» **Task instructions**: What you return should be every line below, word for word, and none of the images.

» **Source material**:
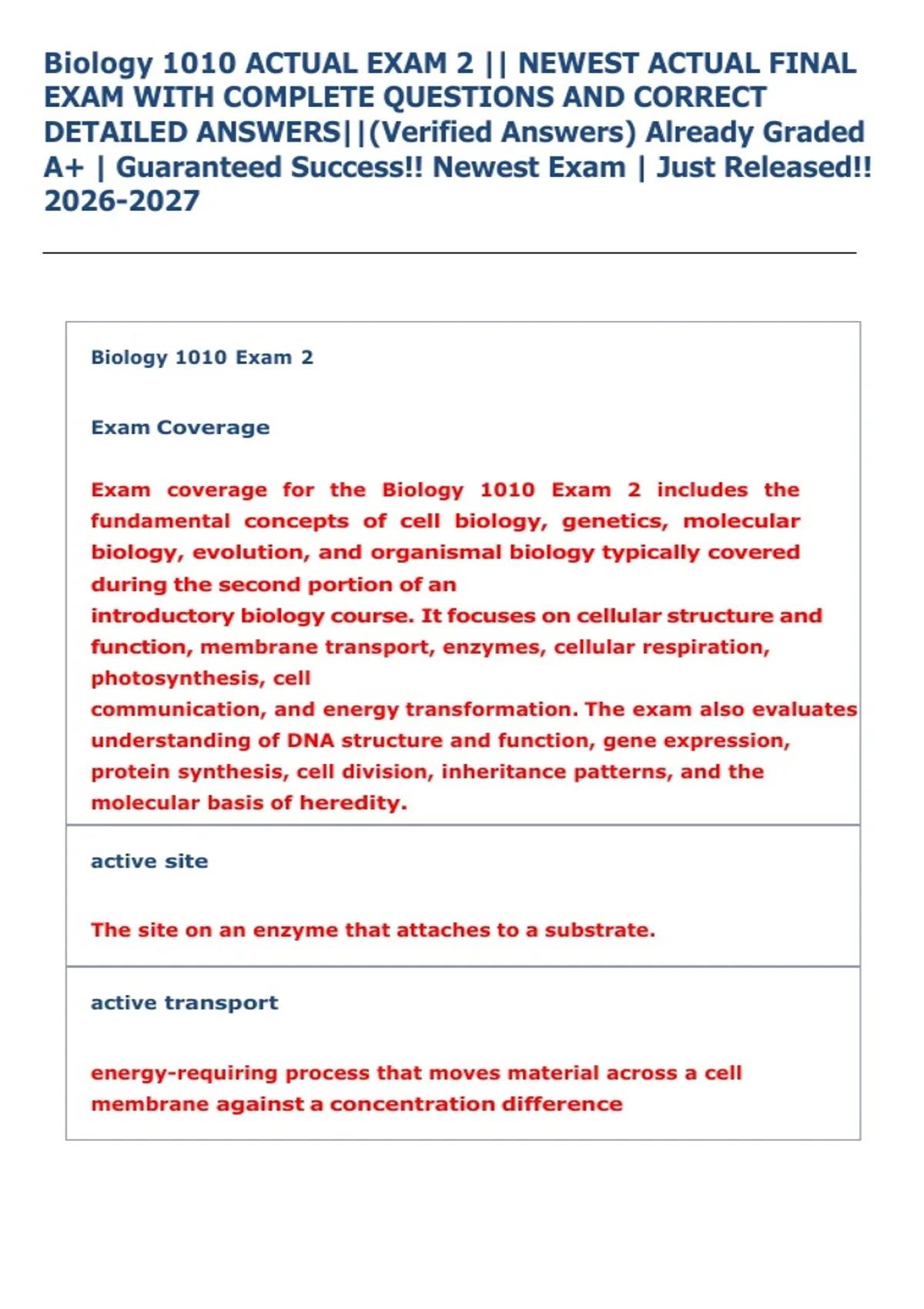 Biology 1010 ACTUAL EXAM 2 || NEWEST ACTUAL FINAL EXAM WITH COMPLETE QUESTIONS AND CORRECT DETAILED ANSWERS||(Verified Answers) Already Graded A+ | Guaranteed Success!! Newest Exam | Just Released!! 2026-2027

Biology 1010 Exam 2

Exam Coverage

Exam coverage for the Biology 1010 Exam 2 includes the fundamental concepts of cell biology, genetics, molecular biology, evolution, and organismal biology typically covered during the second portion of an introductory biology course. It focuses on cellular structure and function, membrane transport, enzymes, cellular respiration, photosynthesis, cell communication, and energy transformation. The exam also evaluates understanding of DNA structure and function, gene expression, protein synthesis, cell division, inheritance patterns, and the molecular basis of heredity.

active site

The site on an enzyme that attaches to a substrate.

active transport

energy-requiring process that moves material across a cell membrane against a concentration difference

» **Completed exercise**:
 Biology 1010 ACTUAL EXAM 2 || NEWEST ACTUAL FINAL EXAM WITH COMPLETE QUESTIONS AND CORRECT DETAILED ANSWERS||(Verified Answers) Already Graded A+ | Guaranteed Success!! Newest Exam | Just Released!! 2026-2027

Biology 1010 Exam 2

Exam Coverage

Exam coverage for the Biology 1010 Exam 2 includes the fundamental concepts of cell biology, genetics, molecular biology, evolution, and organismal biology typically covered during the second portion of an introductory biology course. It focuses on cellular structure and function, membrane transport, enzymes, cellular respiration, photosynthesis, cell communication, and energy transformation. The exam also evaluates understanding of DNA structure and function, gene expression, protein synthesis, cell division, inheritance patterns, and the molecular basis of heredity.

active site

The site on an enzyme that attaches to a substrate.

active transport

energy-requiring process that moves material across a cell membrane against a concentration difference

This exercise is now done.